A British author recently spoke to students graduating from an American college about this conundrum.

The British novelist called on students to remember that “religion and atheism, and all thought systems, all grand claims to truth, must be open to criticism, satire, even, sometimes, mockery,” and that “being offended is not to be confused with a state of grace; it’s the occasional price we all pay for living in an open society.”

Mockery of what we consider holy . . . that certainly is a steep price.

Some are unwilling to pay this price for the freedom of speech. The bloody atrocities committed by some followers of Muhammad attest to that.

Christians, on the other hand, no longer take the lives of blasphemers. They follow the leading of the Prince of Peace in praying for those who despise them and their Lord.

No one likes blasphemy—not even, I believe—those who spew it. And yet, the very existence of such “hate speech” proves at least two things.

First, that Christians are willing to endure hearing painful speech in appreciation for their own right to speak honestly about matters of eternal significance.

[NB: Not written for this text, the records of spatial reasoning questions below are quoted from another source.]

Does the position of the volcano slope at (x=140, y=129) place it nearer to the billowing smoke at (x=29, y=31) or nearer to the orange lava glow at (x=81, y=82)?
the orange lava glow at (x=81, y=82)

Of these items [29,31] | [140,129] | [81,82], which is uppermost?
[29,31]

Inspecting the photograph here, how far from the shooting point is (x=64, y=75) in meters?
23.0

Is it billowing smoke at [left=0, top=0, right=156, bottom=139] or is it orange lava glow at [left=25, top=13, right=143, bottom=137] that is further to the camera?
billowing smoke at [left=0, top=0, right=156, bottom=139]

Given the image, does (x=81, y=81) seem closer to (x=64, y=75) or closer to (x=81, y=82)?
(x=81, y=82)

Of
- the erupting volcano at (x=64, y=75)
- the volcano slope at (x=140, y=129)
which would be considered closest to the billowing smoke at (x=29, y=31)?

Second, that we recognize our Creator is great enough—and, more importantly, compassionate enough—to offer grace, mercy and healing to the wounded souls who are so desperate they can only express their anguish with a curse.

May God have mercy on those guilty of blasphemy.

We are Blasphemers All

Forgiveness and mercy flow naturally from the hearts of the redeemed when they reflect on the magnitude of their own sins.

Who among us can cast the first stone when it comes to dishonoring the name of our Creator? Not I.

And, as an imperfect man I am in good company.

C.S. Lewis describes an example of his own blasphemies in his autobiographical Surprised by Joy: The Shape of My Early Life. The situation revolved, ironically, around his “confirmation” within the Anglican communion.

His father was eager to see his son publically confirm his faith and assume a fuller membership in the church. The problem was, Lewis was no longer a Christian. He was already apostate. Yet, out of deference to his father, he willingly made a mockery of the “sacrament.”

My relations to my father help to explain (I am not suggesting that they excuse) one of the worst acts of my life. I allowed myself to be prepared for confirmation, and confirmed, and to make my first Communion, in total disbelief, acting a part, eating and drinking my own condemnation.

As Johnson points out, where courage is not, no other virtue can survive except by accident. Cowardice drove me into hypocrisy and hypocrisy into blasphemy. It is true that I did not and could not then know the real nature of the thing I was doing: but I knew very well that I was acting a lie with the greatest possible solemnity.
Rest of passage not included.